De mechanismen die dit probleem veroorzaken, zijn zogenaamde "resonanties", die de paden beschrijven die deeltjes volgen terwijl ze rond de magnetische velden draaien die rond de machine draaien. Wanneer deeltjes resoneren, keren ze herhaaldelijk terug naar het punt waar ze begonnen. Dergelijke terugkeer maakt instabiliteiten of modi in het hete, geladen plasmagas mogelijk om zogenaamde eilanden in het pad van banen te creëren, waardoor de deeltjes en hun energie aan de opsluiting kunnen ontsnappen.

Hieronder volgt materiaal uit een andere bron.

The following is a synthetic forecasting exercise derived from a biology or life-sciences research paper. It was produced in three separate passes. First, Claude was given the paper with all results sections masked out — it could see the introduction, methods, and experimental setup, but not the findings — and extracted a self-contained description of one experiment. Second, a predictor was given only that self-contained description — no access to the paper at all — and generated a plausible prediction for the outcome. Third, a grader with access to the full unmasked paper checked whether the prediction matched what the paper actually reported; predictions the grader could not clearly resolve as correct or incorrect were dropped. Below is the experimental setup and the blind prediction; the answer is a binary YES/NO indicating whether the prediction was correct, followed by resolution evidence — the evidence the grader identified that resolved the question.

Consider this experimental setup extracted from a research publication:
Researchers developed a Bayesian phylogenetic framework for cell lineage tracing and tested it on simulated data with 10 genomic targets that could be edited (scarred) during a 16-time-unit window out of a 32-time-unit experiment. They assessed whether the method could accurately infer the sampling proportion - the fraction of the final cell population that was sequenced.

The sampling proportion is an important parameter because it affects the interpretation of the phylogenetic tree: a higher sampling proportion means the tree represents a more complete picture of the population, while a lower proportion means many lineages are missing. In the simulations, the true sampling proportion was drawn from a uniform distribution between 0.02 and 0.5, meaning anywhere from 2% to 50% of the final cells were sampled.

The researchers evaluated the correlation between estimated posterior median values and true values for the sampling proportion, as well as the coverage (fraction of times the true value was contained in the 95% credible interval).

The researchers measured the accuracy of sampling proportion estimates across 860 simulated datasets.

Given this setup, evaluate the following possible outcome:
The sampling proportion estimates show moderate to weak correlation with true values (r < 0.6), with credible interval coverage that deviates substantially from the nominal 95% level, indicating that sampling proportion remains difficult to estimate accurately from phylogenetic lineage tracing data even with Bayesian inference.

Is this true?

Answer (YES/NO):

White gebruikte een snelle softwarecode om te zoeken naar instabiliteiten die "Alfven-modi" worden genoemd en die eilanden kunnen creëren in donutvormige tokamaks, die meer algemeen gebruikte experimentele fusiefaciliteiten zijn. "Dus ik dacht:oké, ik ga ook naar stellarators kijken," zei hij. En in stellarators "is er iets heel anders aan de hand", ontdekte hij.
Modi niet nodig
"Het blijkt dat je in een stellarator geen modi nodig hebt," zei White. "In stellarators, wanneer het aantal periodieke veranderingen in de baan van resonerende hoogenergetische deeltjes overeenkomt met het aantal periodieke veranderingen in het magnetische veld, kunnen deeltjesverliezen optreden," zei hij. "Het is alsof je een kind op een schommel duwt. Als je wilt dat het kind hoger en hoger zwaait, elke keer dat de schommel bij je terugkomt, duw je het opnieuw, en dat is een duw in resonantie," zei hij.
Voor White:"Het probleem tot nu toe is dat mensen zich hebben gefocust op de vorm van het magnetische veld. Maar hoogenergetische deeltjes drijven over het veld, dus je moet ook rekening houden met de banen van de deeltjes."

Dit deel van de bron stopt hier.